NCPA - National Center for Policy Analysis

United States Should Shoot Down U.N. Small Arms Treaty

December 15, 2010

The Obama administration recently appointed a negotiator to work with the United Nations on a treaty to regulate international trade in small arms.  The ostensible goal is to staunch the flow of illegal weapons to drug cartels, terrorists and guerillas, according to H. Sterling Burnett, a senior fellow with the National Center for Policy Analysis.

This is a reversal of Bush administration policy, which opposed U.S. participation in such a treaty as a matter of principle and policy.

Secretary of State Hilary Clinton cited the rising drug-fueled violence in Mexico as a motivation for the change in policy.  The administration echoed the claims of Mexico's President Felipe Calderon that more than 90 percent of the guns used in crime in Mexico come from the United States.  This is a misleading interpretation of the facts, however.  Consider:

  • From 2007 to 2008, more than 29,000 firearms (and more than 2,000 grenades) were picked up at crime scenes in Mexico.
  • Approximately 38 percent of guns seized (11,000), were submitted to the United States for tracing.
  • Of those, approximately 6,000 were successfully traced, and 5,114 (less than 18 percent) were found to come from the United States.
  • A later report from the Department of Homeland Security indicated that only 3,480 guns could be traced to the United States.

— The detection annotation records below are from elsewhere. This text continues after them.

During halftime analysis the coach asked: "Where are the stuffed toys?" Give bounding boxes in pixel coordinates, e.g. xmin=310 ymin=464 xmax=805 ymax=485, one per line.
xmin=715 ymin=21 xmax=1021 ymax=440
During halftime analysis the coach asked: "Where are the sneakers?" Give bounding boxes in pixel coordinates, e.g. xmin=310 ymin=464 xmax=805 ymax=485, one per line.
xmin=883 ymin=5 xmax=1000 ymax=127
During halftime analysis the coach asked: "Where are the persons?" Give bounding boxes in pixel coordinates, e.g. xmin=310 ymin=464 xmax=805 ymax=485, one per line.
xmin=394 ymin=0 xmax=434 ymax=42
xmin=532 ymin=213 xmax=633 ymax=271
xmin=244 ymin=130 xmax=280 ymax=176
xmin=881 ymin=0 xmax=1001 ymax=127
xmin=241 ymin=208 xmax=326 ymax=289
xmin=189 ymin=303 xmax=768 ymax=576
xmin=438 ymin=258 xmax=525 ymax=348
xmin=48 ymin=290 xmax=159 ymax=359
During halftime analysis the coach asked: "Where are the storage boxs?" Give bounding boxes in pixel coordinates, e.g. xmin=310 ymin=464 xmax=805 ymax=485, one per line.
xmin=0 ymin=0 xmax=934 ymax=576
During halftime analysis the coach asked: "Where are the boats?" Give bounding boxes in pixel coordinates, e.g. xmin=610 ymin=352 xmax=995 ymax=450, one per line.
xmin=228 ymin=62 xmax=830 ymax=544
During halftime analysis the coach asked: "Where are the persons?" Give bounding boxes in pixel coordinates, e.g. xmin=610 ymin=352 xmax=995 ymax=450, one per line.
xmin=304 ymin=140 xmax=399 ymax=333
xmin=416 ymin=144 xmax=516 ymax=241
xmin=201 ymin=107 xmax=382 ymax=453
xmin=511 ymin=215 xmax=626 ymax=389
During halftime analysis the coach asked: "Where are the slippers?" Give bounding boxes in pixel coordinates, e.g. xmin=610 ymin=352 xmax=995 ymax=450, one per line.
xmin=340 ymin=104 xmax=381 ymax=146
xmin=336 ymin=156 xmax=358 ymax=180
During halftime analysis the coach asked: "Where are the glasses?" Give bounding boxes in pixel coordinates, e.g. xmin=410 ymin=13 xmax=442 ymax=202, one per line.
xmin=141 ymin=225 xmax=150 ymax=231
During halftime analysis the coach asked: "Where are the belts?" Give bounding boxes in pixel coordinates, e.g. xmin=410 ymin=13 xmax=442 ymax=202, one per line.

If the United Nations is put in charge of U.S. gun policy, American sovereignty will be reduced with no corresponding decrease in international violence.  The biggest killers of people have been governments and their surrogate militias, not individual citizens.  Indeed, before every attempted or successful genocide, those in power disarm the group targeted for extinction, aided by laws requiring firearm licensing and registration, says Burnett.